Domiciliary accounts and remittances have emerged as twin touchy issues in the management of Nigeria’s foreign exchange market (forex). And for many years, the obvious gray areas in the administration of both have left wide holes for the International Money Transfer Operators (IMTOs) and money deposit banks (MDBs) to exploit.
The rules were as ambiguous as they were exploitative. At some point, different banks simply created their operational templates and skewed them to milk as much as they could from helpless customers.
Even in a bank, the rules were never the same for different branches. What everyone knew about the domiciliary account or diaspora remittance engagement process was that it was a rule of thumb.
Increasingly, both senders and recipients in the lush money transfer business realised that official channels were created to rip them off. The resultant aggressive bargain-hunting begot the flourishing informal channels and a grossly impoverished supply side of the forex.
The Central Bank of Nigeria (CBN) played the ostrich as its laxity starved the market of the needed forex liquidity. Different estimates on the country’s yearly losses to informal remittance channels, such as hand delivery, are in billions of dollars.
· · · · ·
Set tasks
(1) Transcribe the part of the forex commentary starting at "Even in a bank, the" and ending at "billions of dollars.".
(2) According to the forex commentary, why did informal remittance channels flourish?
None of the items are needed for this work.

Dataset entries
· · · · ·
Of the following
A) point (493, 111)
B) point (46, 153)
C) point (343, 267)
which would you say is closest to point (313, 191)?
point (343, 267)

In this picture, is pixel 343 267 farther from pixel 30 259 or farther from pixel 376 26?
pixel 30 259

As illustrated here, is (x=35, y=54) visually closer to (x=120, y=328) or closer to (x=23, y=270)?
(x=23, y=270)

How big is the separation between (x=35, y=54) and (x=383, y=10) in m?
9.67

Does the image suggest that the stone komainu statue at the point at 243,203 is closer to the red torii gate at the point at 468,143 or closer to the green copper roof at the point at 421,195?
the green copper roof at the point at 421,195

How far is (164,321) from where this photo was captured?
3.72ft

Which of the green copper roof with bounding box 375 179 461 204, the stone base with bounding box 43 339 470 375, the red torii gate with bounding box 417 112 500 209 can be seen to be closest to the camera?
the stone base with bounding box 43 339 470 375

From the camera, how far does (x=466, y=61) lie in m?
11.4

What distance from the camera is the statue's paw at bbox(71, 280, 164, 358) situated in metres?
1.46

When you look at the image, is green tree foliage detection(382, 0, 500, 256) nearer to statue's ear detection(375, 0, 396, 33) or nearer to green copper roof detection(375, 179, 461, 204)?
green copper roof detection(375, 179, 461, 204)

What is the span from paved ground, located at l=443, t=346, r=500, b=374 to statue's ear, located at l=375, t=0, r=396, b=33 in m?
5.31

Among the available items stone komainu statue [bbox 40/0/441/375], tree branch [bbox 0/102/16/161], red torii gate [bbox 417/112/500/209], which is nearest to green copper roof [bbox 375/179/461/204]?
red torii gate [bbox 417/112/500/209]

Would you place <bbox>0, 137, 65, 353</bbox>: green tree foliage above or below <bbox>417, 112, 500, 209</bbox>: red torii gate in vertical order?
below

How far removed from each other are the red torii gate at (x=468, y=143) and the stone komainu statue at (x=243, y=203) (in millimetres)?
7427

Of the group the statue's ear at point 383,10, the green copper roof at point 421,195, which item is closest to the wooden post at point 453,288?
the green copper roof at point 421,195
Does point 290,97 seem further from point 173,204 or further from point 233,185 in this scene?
· · · · ·
Answer set
(1)
Even in a bank, the rules were never the same for different branches. What everyone knew about the domiciliary account or diaspora remittance engagement process was that it was a rule of thumb.
Increasingly, both senders and recipients in the lush money transfer business realised that official channels were created to rip them off. The resultant aggressive bargain-hunting begot the flourishing informal channels and a grossly impoverished supply side of the forex.
The Central Bank of Nigeria (CBN) played the ostrich as its laxity starved the market of the needed forex liquidity. Different estimates on the country’s yearly losses to informal remittance channels, such as hand delivery, are in billions of dollars.

(2) Senders and recipients increasingly came to believe that the official channels were designed to rip them off. Their resulting aggressive bargain-hunting led to the growth of informal channels, which left the supply side of the foreign exchange market grossly impoverished.